:: SELECTED TEXT ::
◆ ◆ ◆

Neil Young, Steve Jobs, Bill Ford ... and high-end car audio

Audiophile Young made a splash sounding off about how bad MP3 is at a recent media conference. But on the same mission, he also visited the auto industry's Bill Ford ... wearing a cape.

Thu, Feb 02 2012 at 5:16 PM EST

neil young A GOOD LISTENER: Neil Young wants Blu-ray for all, even in cars. (Per Ole Hagen/Flickr)
Bill Ford, the scion of the Ford Motor Company, the former CEO and currently the executive chairman, had an unexpected visitor. In a cape.
 
“Three months ago, Neil Young came to see me with a music proposal for cars,” Ford (right) told me at dinner during the Detroit Auto Show. “Today’s digital MP3 format is horrible,” he quotes Young as saying. “The only truly good format is the vinyl LP —you can hear my fingers bearing down on the frets.”
 
Young releases his archival material in Blu-ray, yes, the same format as high-def TV. He wanted Ford to put music-friendly Blu-ray players in cars, but it’s a decidedly uphill battle. “We looked into at Young's stuff but it wasn't that user-friendly,” said Ford. “We decided it was a music format that only real purists would know about.” The meeting impressed Ford's kids, though.
 
Here’s the thing: If you want the definitive version of Neil Young Archives, Vol. 1: 1963-1972 you have to cough up $349 for the 11-disc Blu-ray box. The CDs are just $100, and probably good enough for mere mortals. CNET says don’t waste your money:
 
The Blu-ray features ultrahigh resolution 24-bit /192 kHz stereo sound, which you can play over some newer AV receivers, but I'm not so sure that any high-end electronics can access the superduper-sounding PCM tracks. Surround sound? Only one disc has surround. Blu-ray sound quality is about the same as the previously released 24 bit/96 kHz sound on the DVDs that came out years ago. Don't buy the Blu-ray box for the sound; the DVDs are fine.
 
Young just attended News Corp’s D:Dive Into Media conference in California, and he’s still talking about this stuff, and bringing the late Steve Jobs in as a co-conspirator in devising better digital audio. According to Young, despite inventing the iPod, Jobs went home and listened to his beloved Beatles and Bob Dylan on vinyl albums. One imagines he probably bought them in every known format.

◆ ◆ ◆

Rows from a spatial reasoning dataset:
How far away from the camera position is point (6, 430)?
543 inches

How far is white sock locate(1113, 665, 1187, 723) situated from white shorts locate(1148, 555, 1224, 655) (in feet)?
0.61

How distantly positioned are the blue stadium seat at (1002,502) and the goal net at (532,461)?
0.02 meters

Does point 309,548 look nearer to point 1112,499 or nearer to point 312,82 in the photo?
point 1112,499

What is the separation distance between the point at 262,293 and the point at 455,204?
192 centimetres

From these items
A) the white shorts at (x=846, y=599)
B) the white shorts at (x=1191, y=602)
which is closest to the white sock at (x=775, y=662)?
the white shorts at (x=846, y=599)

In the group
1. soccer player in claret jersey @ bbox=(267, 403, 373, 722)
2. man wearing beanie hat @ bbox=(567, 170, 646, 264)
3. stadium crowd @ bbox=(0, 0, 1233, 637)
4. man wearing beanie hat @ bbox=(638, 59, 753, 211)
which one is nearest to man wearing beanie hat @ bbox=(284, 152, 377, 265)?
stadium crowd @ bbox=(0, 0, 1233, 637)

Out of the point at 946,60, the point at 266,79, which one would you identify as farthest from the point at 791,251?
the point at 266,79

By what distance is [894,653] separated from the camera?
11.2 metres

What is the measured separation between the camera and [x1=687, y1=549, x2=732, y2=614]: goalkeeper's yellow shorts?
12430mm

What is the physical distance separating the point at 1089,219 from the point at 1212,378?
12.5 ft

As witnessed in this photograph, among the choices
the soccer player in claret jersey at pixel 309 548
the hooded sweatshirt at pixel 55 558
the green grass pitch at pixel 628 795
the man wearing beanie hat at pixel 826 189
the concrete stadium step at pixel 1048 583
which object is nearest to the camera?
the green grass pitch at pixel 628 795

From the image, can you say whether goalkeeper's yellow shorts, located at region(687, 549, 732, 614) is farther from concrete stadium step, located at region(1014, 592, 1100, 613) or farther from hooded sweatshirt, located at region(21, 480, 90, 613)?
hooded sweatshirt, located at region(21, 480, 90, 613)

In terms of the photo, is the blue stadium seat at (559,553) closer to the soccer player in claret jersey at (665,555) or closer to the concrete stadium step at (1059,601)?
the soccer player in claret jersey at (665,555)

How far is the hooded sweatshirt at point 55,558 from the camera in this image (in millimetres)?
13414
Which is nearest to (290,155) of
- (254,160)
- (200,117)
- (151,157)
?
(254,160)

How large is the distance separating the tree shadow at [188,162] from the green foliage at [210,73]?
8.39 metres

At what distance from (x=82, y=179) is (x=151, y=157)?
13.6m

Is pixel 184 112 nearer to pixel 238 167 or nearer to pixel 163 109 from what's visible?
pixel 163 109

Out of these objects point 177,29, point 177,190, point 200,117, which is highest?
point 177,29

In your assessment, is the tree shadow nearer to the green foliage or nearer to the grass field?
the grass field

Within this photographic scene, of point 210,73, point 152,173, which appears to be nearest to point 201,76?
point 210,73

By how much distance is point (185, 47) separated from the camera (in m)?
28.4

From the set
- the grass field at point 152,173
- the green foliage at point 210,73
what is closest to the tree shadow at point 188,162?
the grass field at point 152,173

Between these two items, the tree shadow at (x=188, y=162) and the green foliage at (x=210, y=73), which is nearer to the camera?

◆ ◆ ◆

:: THE TASKS ::
1. Sum up the article on Neil Young and car audio in two sentences.
2. Reproduce word for word the part of the article on Neil Young and car audio running from "Audiophile Young made" down to "visitor. In a cape.".

:: SOLVED TASKS ::
1. Neil Young, who calls the MP3 format horrible, visited Ford executive chairman Bill Ford with a proposal to put Blu-ray players in cars. Ford turned it down as a format that wasn't user-friendly and that only purists would know, while CNET advises against the $349 Blu-ray box of Young's archives because its sound is about the same as the earlier DVDs.

2.
Audiophile Young made a splash sounding off about how bad MP3 is at a recent media conference. But on the same mission, he also visited the auto industry's Bill Ford ... wearing a cape.

Thu, Feb 02 2012 at 5:16 PM EST

neil young A GOOD LISTENER: Neil Young wants Blu-ray for all, even in cars. (Per Ole Hagen/Flickr)
Bill Ford, the scion of the Ford Motor Company, the former CEO and currently the executive chairman, had an unexpected visitor. In a cape.